- Testo estratto
══════════════════════════════

Giusto per citare due esempi:

Facebook sta procedendo ad innalzare la tutela della privacy e rendere la navigazione più trasparente e sicura attraverso il nuovo strumento Off-Facebook Activity (attività fuori da Facebook) che consente all’utente di verificare quali app e siti web inviano a Facebook i dati personali per provvedere alla cancellazione. Inoltre è stata annunciata la disattivazione di migliaia di app collegate alla piattaforma che non sono state sufficientemente chiare o trasparenti sui metodi con cui utilizzavano i dati personali degli utenti.

Google, sulla scia di Facebook, ha introdotto la navigazione in incognito sia per Google Maps, sia per Youtube. In questo modo gli utenti possono interagire sul web senza lasciare traccia. Infine, ha annunciato la progressiva limitazione dell’utilizzabilità dei cookies, uno dei principali strumenti di identificazione degli utenti dei servizi digitali propedeutico alla profilazione di massa: analoga iniziativa è stata prevista nell’ecosistema Android.

══════════════════════════════

- Informazioni di origine
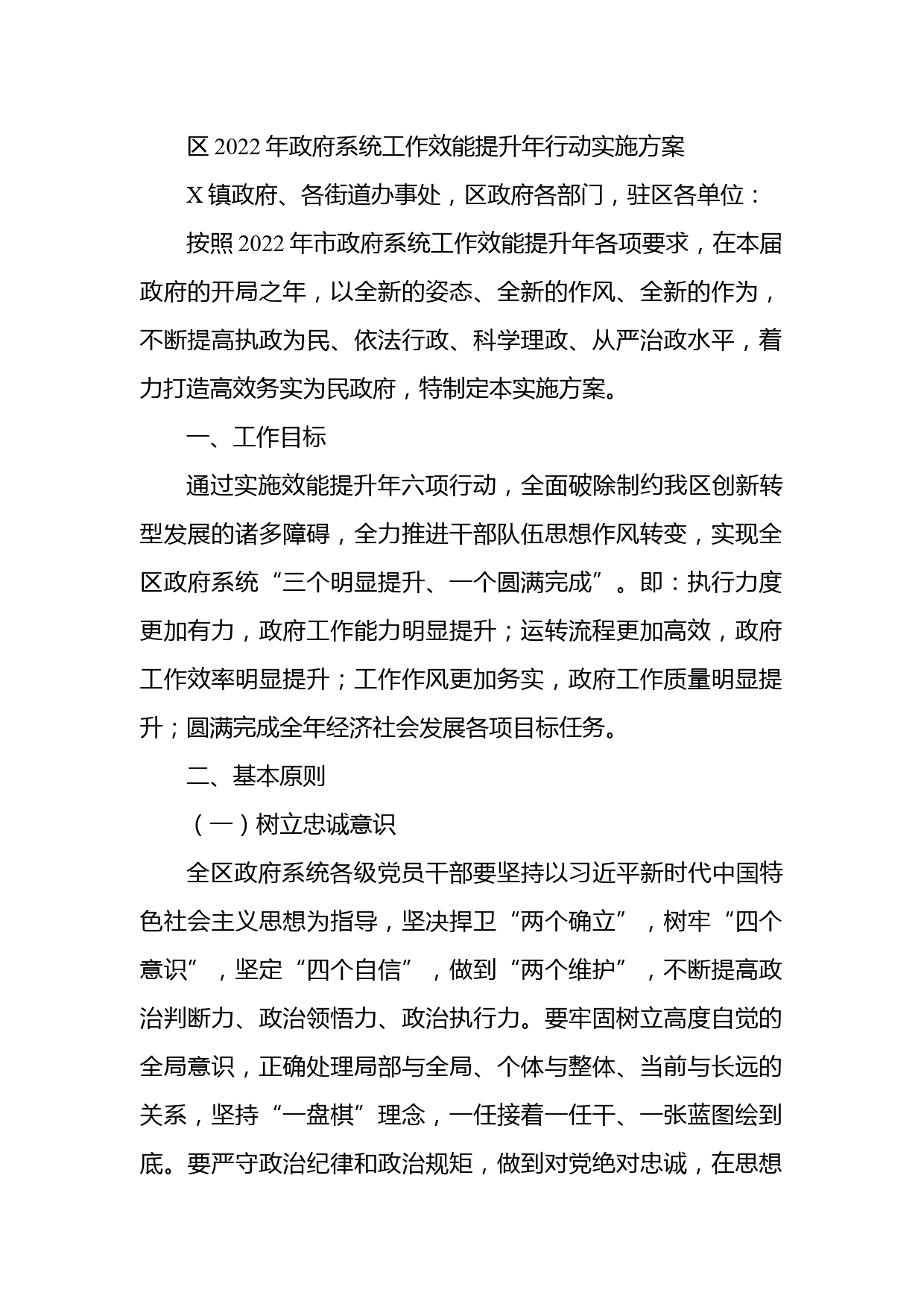 区 2022 年政府系统工作效能提升年行动实施方案

X 镇政府、各街道办事处，区政府各部门，驻区各单位：

按照 2022 年市政府系统工作效能提升年各项要求，在本届政府的开局之年，以全新的姿态、全新的作风、全新的作为，不断提高执政为民、依法行政、科学理政、从严治政水平，着力打造高效务实为民政府，特制定本实施方案。

一、工作目标

通过实施效能提升年六项行动，全面破除制约我区创新转型发展的诸多障碍，全力推进干部队伍思想作风转变，实现全区政府系统“三个明显提升、一个圆满完成”。即：执行力度更加有力，政府工作能力明显提升；运转流程更加高效，政府工作效率明显提升；工作作风更加务实，政府工作质量明显提升；圆满完成全年经济社会发展各项目标任务。

二、基本原则

（一）树立忠诚意识

全区政府系统各级党员干部要坚持以习近平新时代中国特色社会主义思想为指导，坚决捍卫“两个确立”，树牢“四个意识”，坚定“四个自信”，做到“两个维护”，不断提高政治判断力、政治领悟力、政治执行力。要牢固树立高度自觉的全局意识，正确处理局部与全局、个体与整体、当前与长远的关系，坚持“一盘棋”理念，一任接着一任干、一张蓝图绘到底。要严守政治纪律和政治规矩，做到对党绝对忠诚，在思想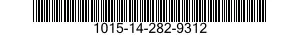 1015-14-282-9312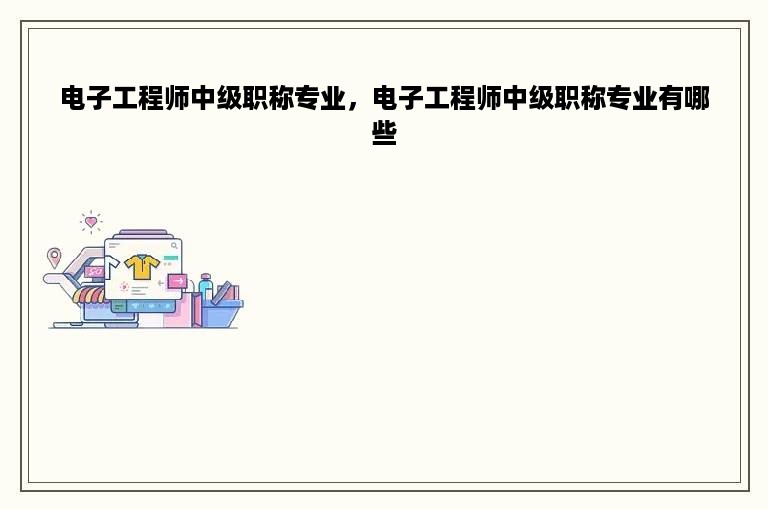 电子工程师中级职称专业，电子工程师中级职称专业有哪些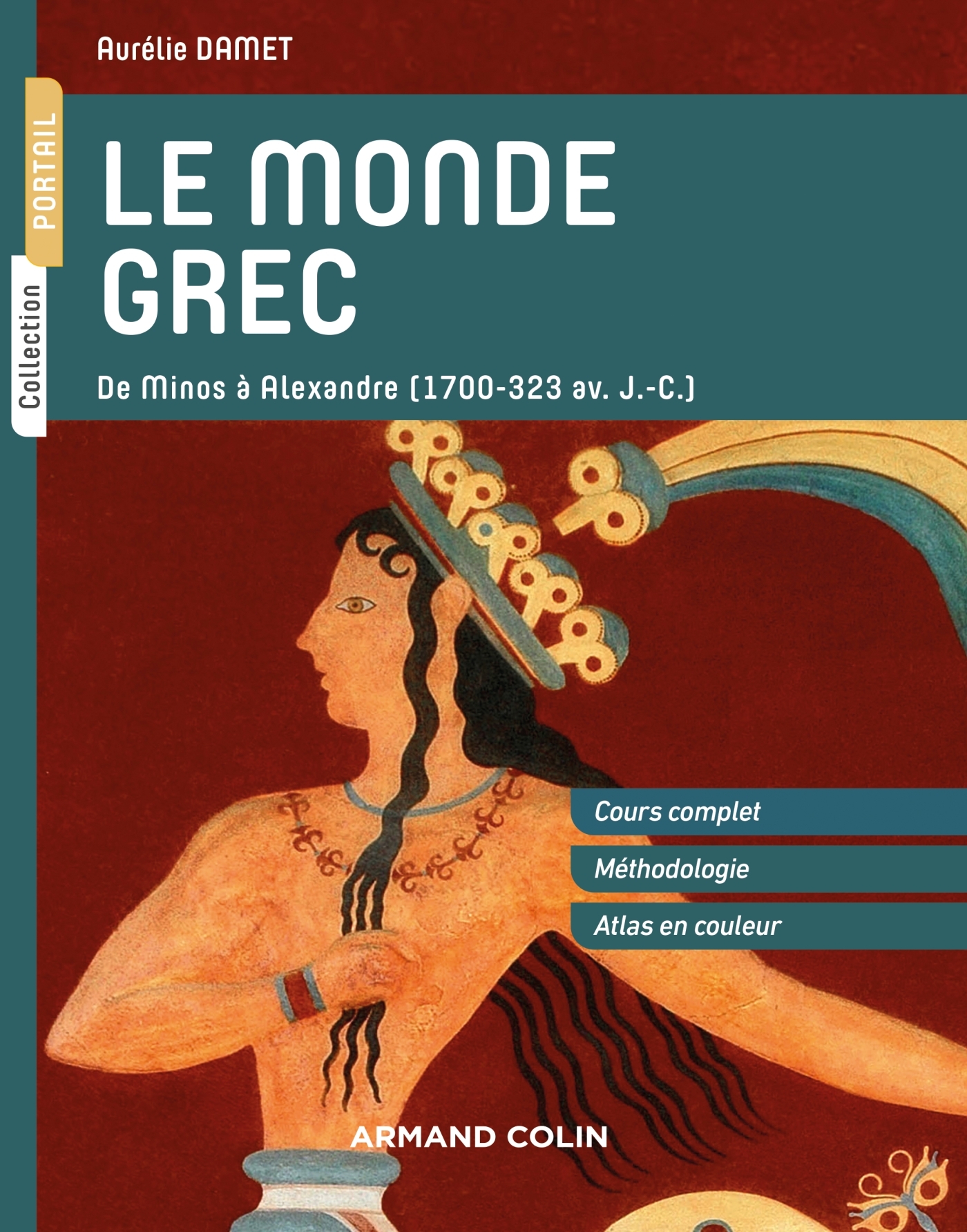 Aurélie DAMET

Collection PORTAIL

LE MONDE GREC

De Minos à Alexandre (1700-323 av. J.-C.)

Cours complet

Méthodologie

Atlas en couleur

ARMAND COLIN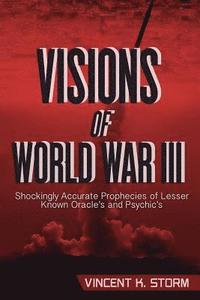 VISIONS
OF
WORLD WAR III

Shockingly Accurate Prophecies of Lesser Known Oracle's and Psychic's

VINCENT K. STORM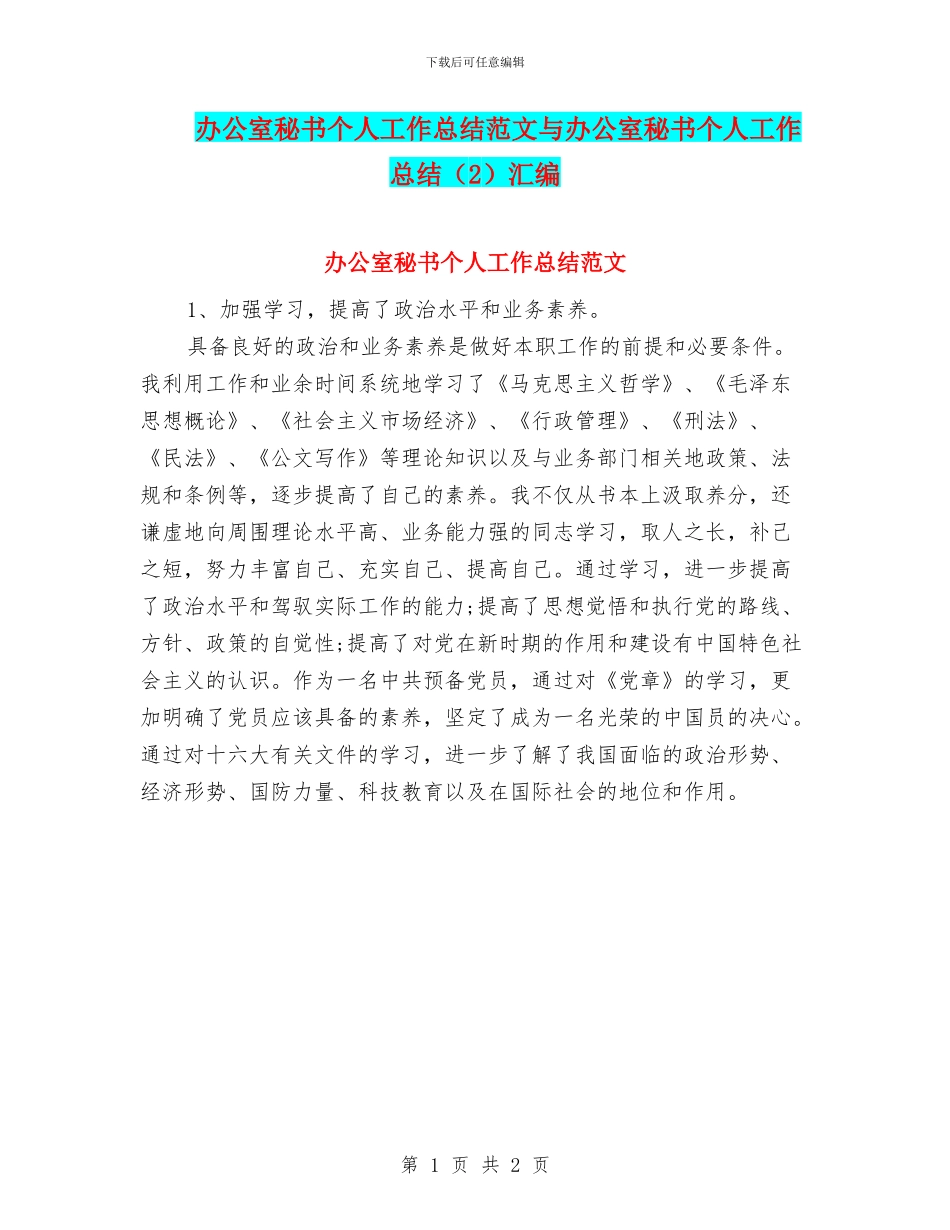 下载后可任意编辑

办公室秘书个人工作总结范文与办公室秘书个人工作总结（2）汇编

办公室秘书个人工作总结范文

1、加强学习，提高了政治水平和业务素养。

具备良好的政治和业务素养是做好本职工作的前提和必要条件。我利用工作和业余时间系统地学习了《马克思主义哲学》、《毛泽东思想概论》、《社会主义市场经济》、《行政管理》、《刑法》、《民法》、《公文写作》等理论知识以及与业务部门相关地政策、法规和条例等，逐步提高了自己的素养。我不仅从书本上汲取养分，还谦虚地向周围理论水平高、业务能力强的同志学习，取人之长，补己之短，努力丰富自己、充实自己、提高自己。通过学习，进一步提高了政治水平和驾驭实际工作的能力;提高了思想觉悟和执行党的路线、方针、政策的自觉性;提高了对党在新时期的作用和建设有中国特色社会主义的认识。作为一名中共预备党员，通过对《党章》的学习，更加明确了党员应该具备的素养，坚定了成为一名光荣的中国员的决心。通过对十六大有关文件的学习，进一步了解了我国面临的政治形势、经济形势、国防力量、科技教育以及在国际社会的地位和作用。

第 1 页 共 2 页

══════════════════════════════

- Richiesta 1
Secondo il testo sulle iniziative di Facebook e Google per la privacy, per quali servizi Google ha introdotto la navigazione in incognito?
- Richiesta 2
Continua il testo sulle iniziative di Facebook e Google per la privacy, riprendendo dopo la sua ultima frase.

- Risposta 1
Per Google Maps e Youtube.

- Risposta 2
È evidente che la maggior attenzione alla privacy posta da queste multinazionali sia tutt’altro che disinteressata: questo cambiamento rispetto al passato viene interpretato come strategico, poiché guidato dalla speranza di “riconquistare” in qualche modo la fiducia degli utenti persa dopo vari scandali legati alle modalità di trattamento del dato ed alle violazioni subite. Nella realtà dei fatti, le Big Tech considerano la privacy con così vivo l’interesse solo per farsi concorrenza tra di loro e, soprattutto, per diventare, giorno dopo giorno, sempre più forti, centrali e determinanti come gatekeeper dei dati e delle informazioni sui miliardi di cittadini in tutto il mondo, presupposto irrinunciabile per orientare le scelte di consumo, culturali e politiche della popolazione mondiale. Più si restringe il novero dei soggetti capaci di accumulare e trattare questi dati e queste informazioni e più detti soggetti diventano centrali, potenti, imbattibili.

Ed è così che un diritto fondamentale quale la privacy, si sta progressivamente trasformando in un potentissimo strumento di confronto-scontro competitivo sui mercati che valgono di più. Non è un caso che Apple, sei mesi dopo l’introduzione degli strumenti e controllo dei quali si è detto sopra, abbia triplicato il proprio fatturato nel mercato della pubblicità online.

Le sanzioni nei confronti delle Big Tech

Ma tutta questa attenzione non basta.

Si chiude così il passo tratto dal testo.